• About this task: Copy exactly the lines of the data below, beginning with the line with "Una imatge de l'oikopleura dioica / Foto: UB" and ending with the line with "Brain Teasers Metal". Pictures are to be omitted.

[Web page caption snippets]
---*---

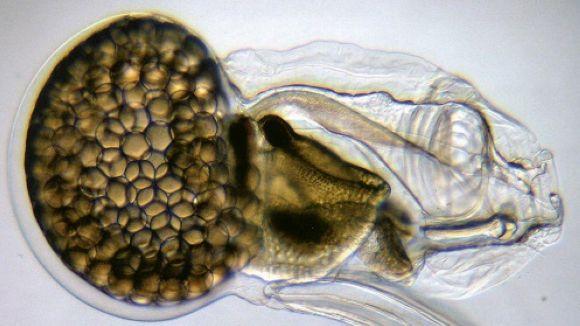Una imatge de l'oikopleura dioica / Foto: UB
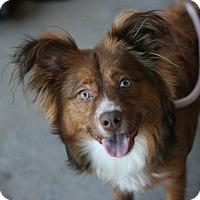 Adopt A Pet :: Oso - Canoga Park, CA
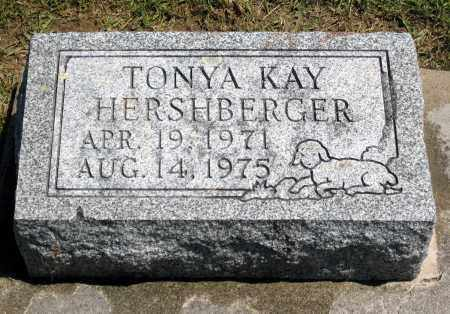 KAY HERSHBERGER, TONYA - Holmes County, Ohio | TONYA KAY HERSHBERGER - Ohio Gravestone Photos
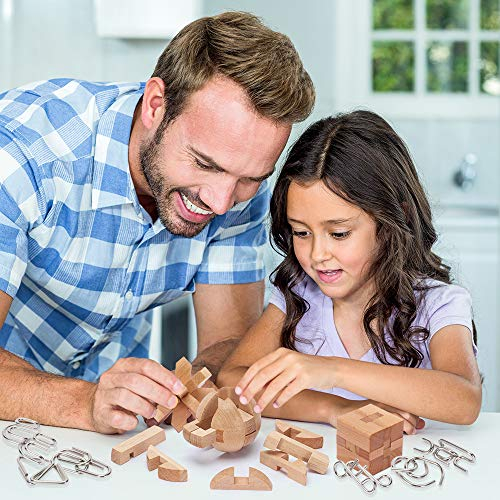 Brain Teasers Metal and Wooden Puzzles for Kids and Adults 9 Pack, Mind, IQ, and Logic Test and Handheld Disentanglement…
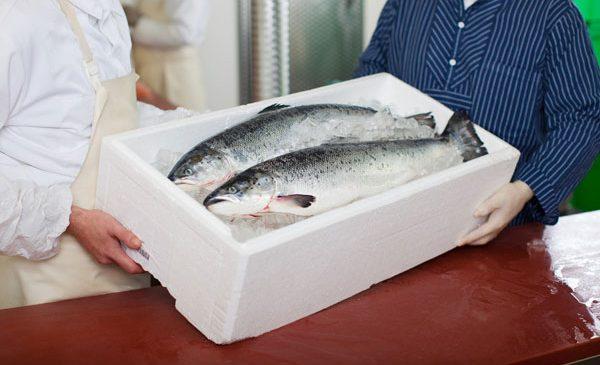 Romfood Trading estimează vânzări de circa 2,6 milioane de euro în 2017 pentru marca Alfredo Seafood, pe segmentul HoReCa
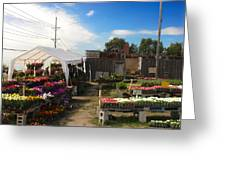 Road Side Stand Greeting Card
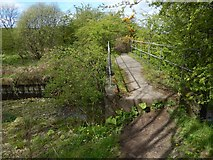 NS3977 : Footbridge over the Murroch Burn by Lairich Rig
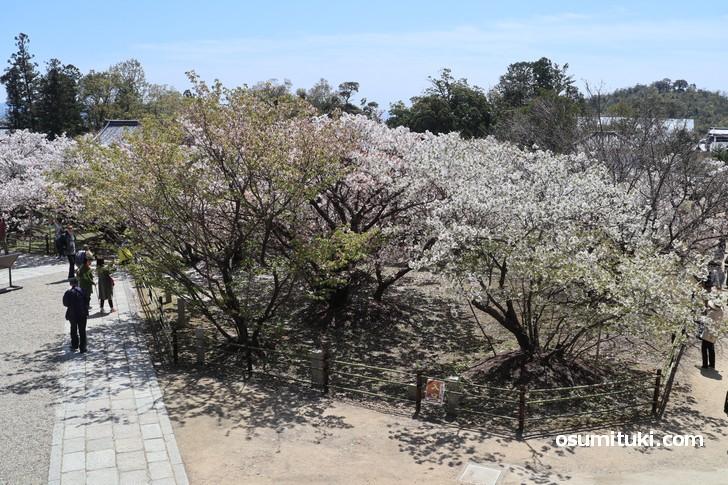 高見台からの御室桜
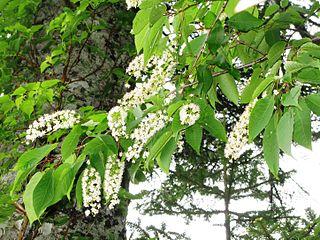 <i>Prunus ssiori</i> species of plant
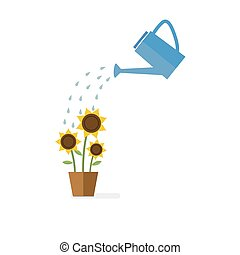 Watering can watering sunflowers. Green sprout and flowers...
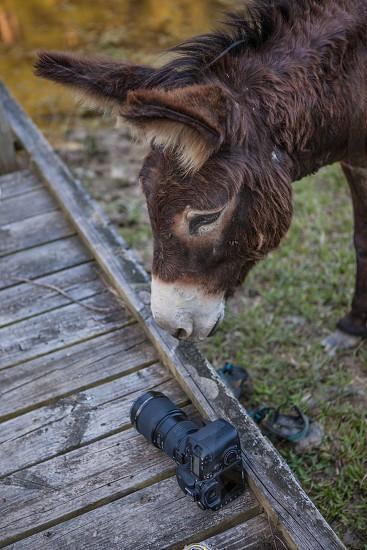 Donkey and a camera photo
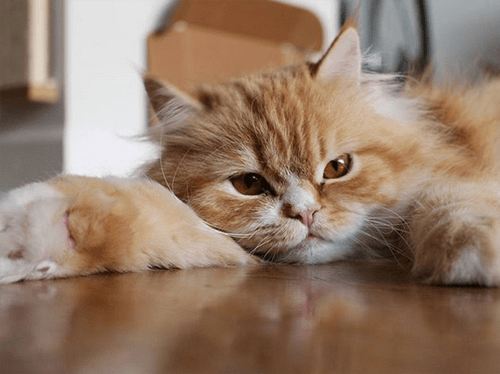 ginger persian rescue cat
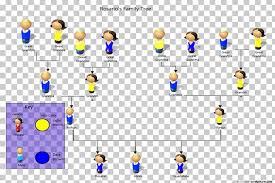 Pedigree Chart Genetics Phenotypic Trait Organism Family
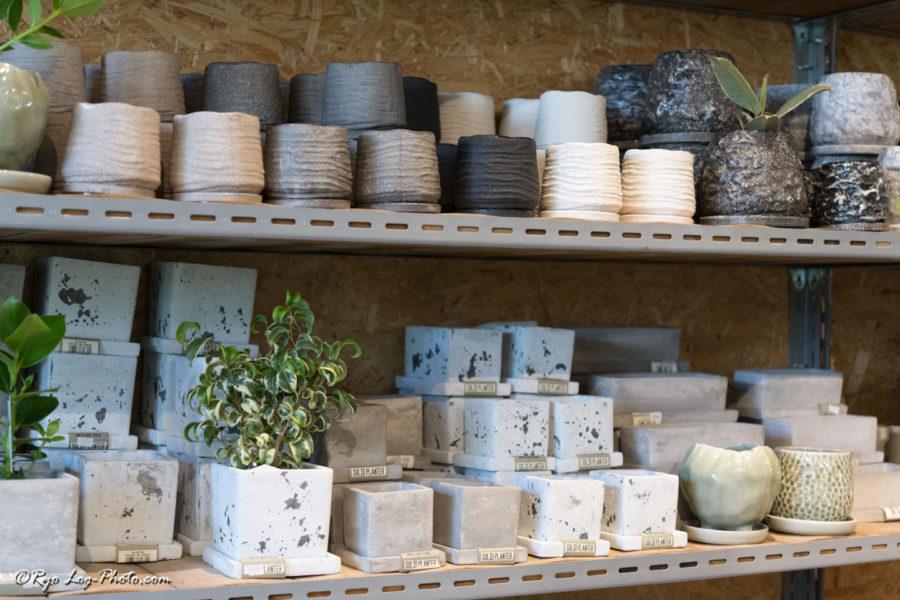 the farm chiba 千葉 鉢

---*---

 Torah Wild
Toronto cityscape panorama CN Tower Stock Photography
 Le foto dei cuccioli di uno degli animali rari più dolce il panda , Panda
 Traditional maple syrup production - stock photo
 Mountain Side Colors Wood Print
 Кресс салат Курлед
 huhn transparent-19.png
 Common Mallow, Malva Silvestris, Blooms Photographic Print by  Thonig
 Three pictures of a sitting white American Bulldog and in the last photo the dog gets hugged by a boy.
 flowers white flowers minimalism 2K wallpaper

---*---

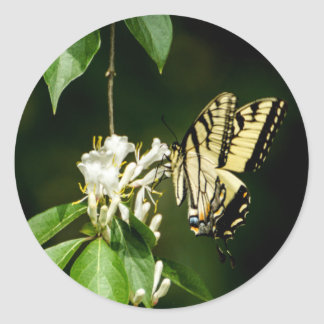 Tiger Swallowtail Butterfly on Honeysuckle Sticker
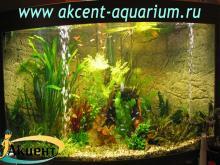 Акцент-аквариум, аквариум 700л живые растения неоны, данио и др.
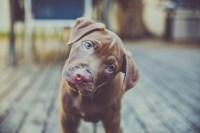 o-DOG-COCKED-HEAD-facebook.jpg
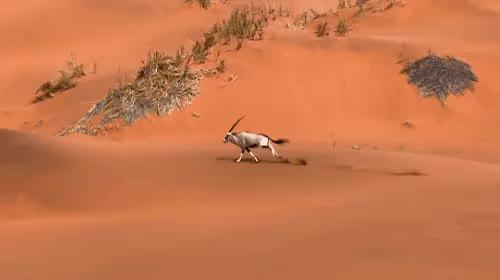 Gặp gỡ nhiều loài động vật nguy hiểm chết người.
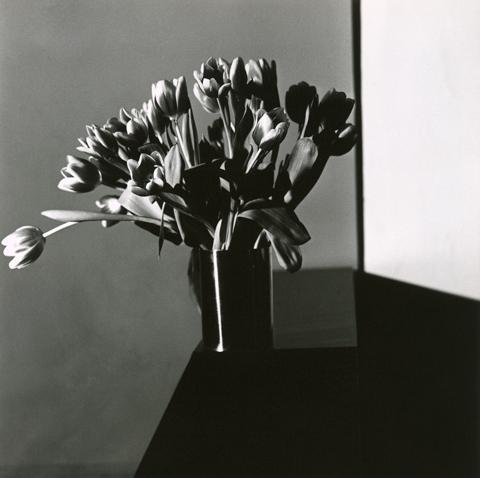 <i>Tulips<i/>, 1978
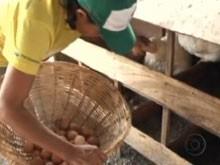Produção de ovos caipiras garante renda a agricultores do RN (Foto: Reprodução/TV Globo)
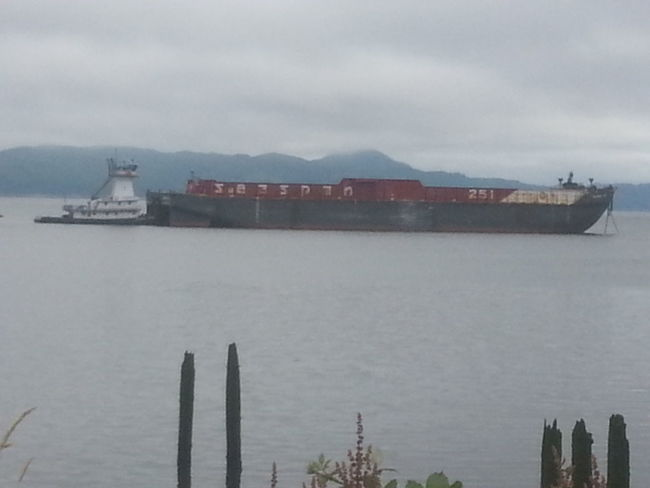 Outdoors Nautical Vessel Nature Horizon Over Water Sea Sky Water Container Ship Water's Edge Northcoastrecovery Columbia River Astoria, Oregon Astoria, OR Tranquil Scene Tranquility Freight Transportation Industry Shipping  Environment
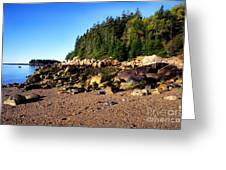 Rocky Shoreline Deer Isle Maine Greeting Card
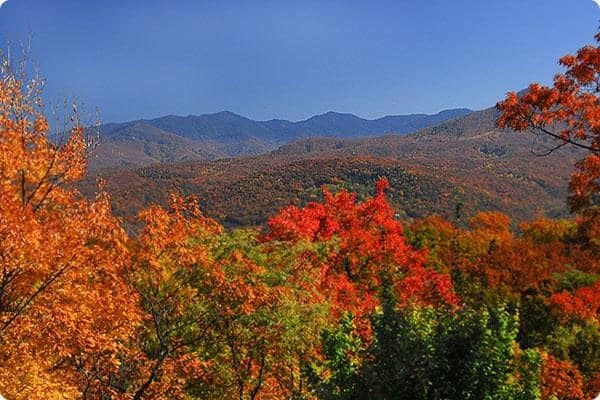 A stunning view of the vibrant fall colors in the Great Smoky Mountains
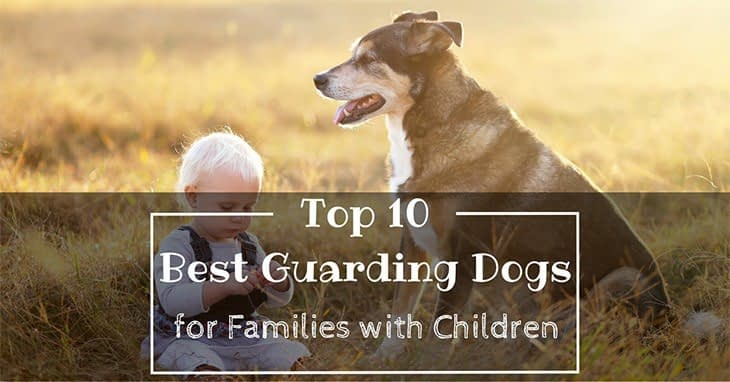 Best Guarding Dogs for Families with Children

---*---

• Answer space:
Una imatge de l'oikopleura dioica / Foto: UB
 Adopt A Pet :: Oso - Canoga Park, CA
 KAY HERSHBERGER, TONYA - Holmes County, Ohio | TONYA KAY HERSHBERGER - Ohio Gravestone Photos
 Brain Teasers Metal and Wooden Puzzles for Kids and Adults 9 Pack, Mind, IQ, and Logic Test and Handheld Disentanglement…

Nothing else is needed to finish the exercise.